__OPDRACHT 1__.
Schrijf uit de studietekst letterlijk het deel over dat opent met de woorden "Zij heeft geen" en sluit met "heeft willen hebben.".
__OPDRACHT 2__.
Wat stelde verweerster volgens de studietekst in haar brief aan klager voor, waaruit het tegendeel van zijn bewering blijkt?

__STUDIETEKST__.
****

Zij heeft geen toevoeging voor de behandeling van de zaak aangevraagd en zij heeft ook geen declaratie aan klager toegestuurd voor haar werkzaamheden.
7.
De voorzitter beoordeelt de klacht als volgt:
Ten aanzien van klachtonderdeel a:
Klager heeft gesteld dat verweerster geen persoonlijk contact met hem heeft willen hebben.
Uit de brief van verweerster aan klager van [….] 2008, waarin zij hem heeft voorgesteld dat zij een gesprek zullen voeren nadat zij het dossier van zijn vorige advocaat heeft ontvangen, blijkt echter het tegendeel. Ook in haar brief van [….] 2008 heeft verweerster klager verzocht contact met haar op te nemen welk verzoek zij heeft herhaald in haar brief van [….] 2008.

****

__VASTGELEGDE GEGEVENS__.
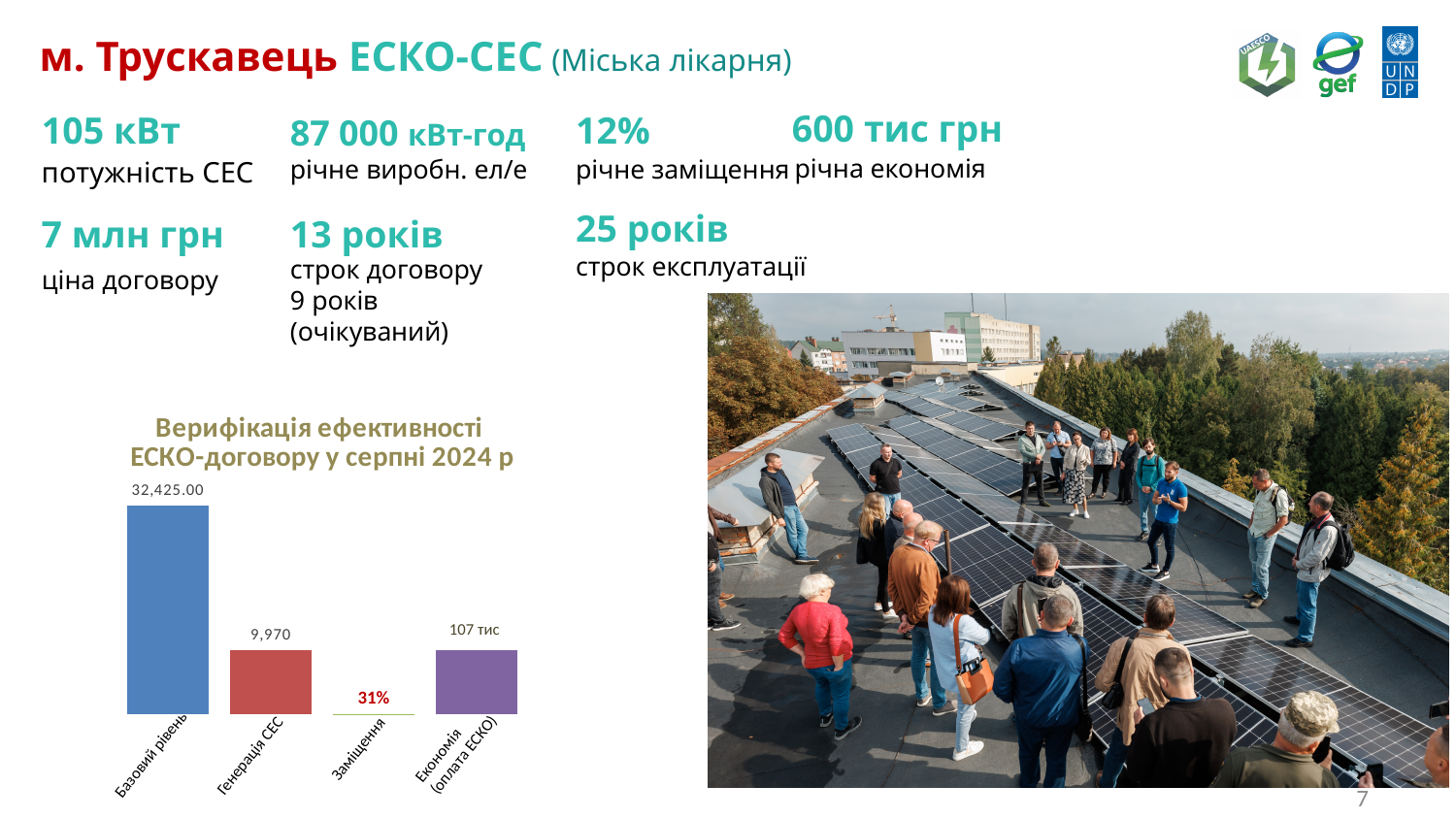
Which is larger in the chart, Базовий рівень or Генерація СЕС? Базовий рівень Which category has the tallest bar in the chart? Базовий рівень How many categories are shown in the chart? 4 What is the label shown for Заміщення in the chart? 31% What is the value for Базовий рівень in the chart? 32,425.00 What colour is the bar for Економія (оплата ЕСКО)? purple What is the difference between the values for Базовий рівень and Генерація СЕС? 22,455 What is the value for Генерація СЕС in the chart? 9,970 What type of chart is shown on the slide? bar chart What is the value for Економія (оплата ЕСКО) in the chart? 107 тис Which category has the shortest bar in the chart? Заміщення What is the title of the chart on the slide? Верифікація ефективності ЕСКО-договору у серпні 2024 р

****

__ANTWOORDRUIMTE 1__.
Zij heeft geen toevoeging voor de behandeling van de zaak aangevraagd en zij heeft ook geen declaratie aan klager toegestuurd voor haar werkzaamheden.
7.
De voorzitter beoordeelt de klacht als volgt:
Ten aanzien van klachtonderdeel a:
Klager heeft gesteld dat verweerster geen persoonlijk contact met hem heeft willen hebben.

__ANTWOORDRUIMTE 2__.
Dat zij een gesprek zouden voeren nadat zij het dossier van zijn vorige advocaat had ontvangen.